**WHAT THE TASK REQUIRES**
Continue the blog post on language and the word "valprehension" from its last sentence.
------ SOURCE EXCERPT ------
So, that big giant title up there? What’s that about, eh?

The short answer is that the story and significance of the word valprehension fill a very special place in my heart, because discussing this word involves all of the topics that I have the most to say about (language, privilege, sex, and gender). Allow me to demonstrate:

It’ll probably start becoming pretty apparent as this blog progresses (if the cat’s not already out of the bag) that language is an extremely important thing to me. And I actually honestly believe that exploring the limitations and boundaries of any given language can tell you an awful lot about the society/societies in which that language is prevalent.

Because the way language works is that it grows an changes through use, and to fulfill the functions that its users require of it. I think that language is one of those things that is often fallaciously conceptualized as this unchanging (or slow-changing) juggernaut of a thing that we have to try to filter our thoughts into if we want to communicate. But the rules of language (what is and is not a word, and also the rules of spelling and grammar) can beĀ  double-edged sword. A certain amount of standardization is necessary to allow communication between and among different social groups, and to increase the universality (or the universal potential) of a language. But at the same time, these rules can sometimes hamper clear communication.
------ DATA SEGMENT ------
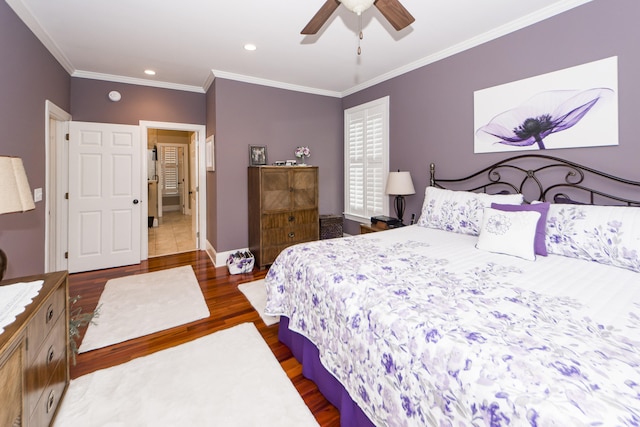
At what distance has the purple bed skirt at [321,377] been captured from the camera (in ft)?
------
**RESPONSE TO THIS EXERCISE**
For instance, I’ve been told numerous times that “impactful” is not, in fact, a word. But here’s the thing; if I use the word impactful, I think it’s fair to say that most an English speaker knows exactly what that word means. And every time that I have chosen to use it in my academic career, it has been because I could not find another word that adequately expressed the precise connotations of impactful. I actually developed a list of potential alternatives at some point, but none of them mean quite the same thing, and it seems pointless to tell people they can’t use the word that means the thing they want to say simply because no one’s incorporated it into a dictionary yet.

Regarding grammar, well, this was recently covered at great length over at Painting the Grey Area, so I’ll just say this: a whole lot of grammar doesn’t serve any real communicative function (i.e. rules about ending sentences in prepositions, which, if followed, can actually make sentences more awkward and harder to parse), and in practice only manage to serve as a barrier to marginalized groups’ participation in discussions that affect their lives.

Aaaaanyway, so what does this have to do with valprehension? Well, it’s not in any dictionaries yet, for one thing. Not even, sadly enough, urban dictionary. But it fills a very serious gap in the English language, one that caused it to be greeted with much fanfare among sex writers when it was coined.

Becca over at Becca’s Sex Blog originally coined the verb “valprehend,” from which I take the noun valprehension. The definition is “to actively grab or seize with the vagina or rectum.” This word is important because most (penetrative) sex acts are discussed solely from a perspective in which the penetrator is the active participant, and the person “being penetrated” is just that, passively being penetrated. Their participation is reduced to simply being present for the penetrator to penetrate.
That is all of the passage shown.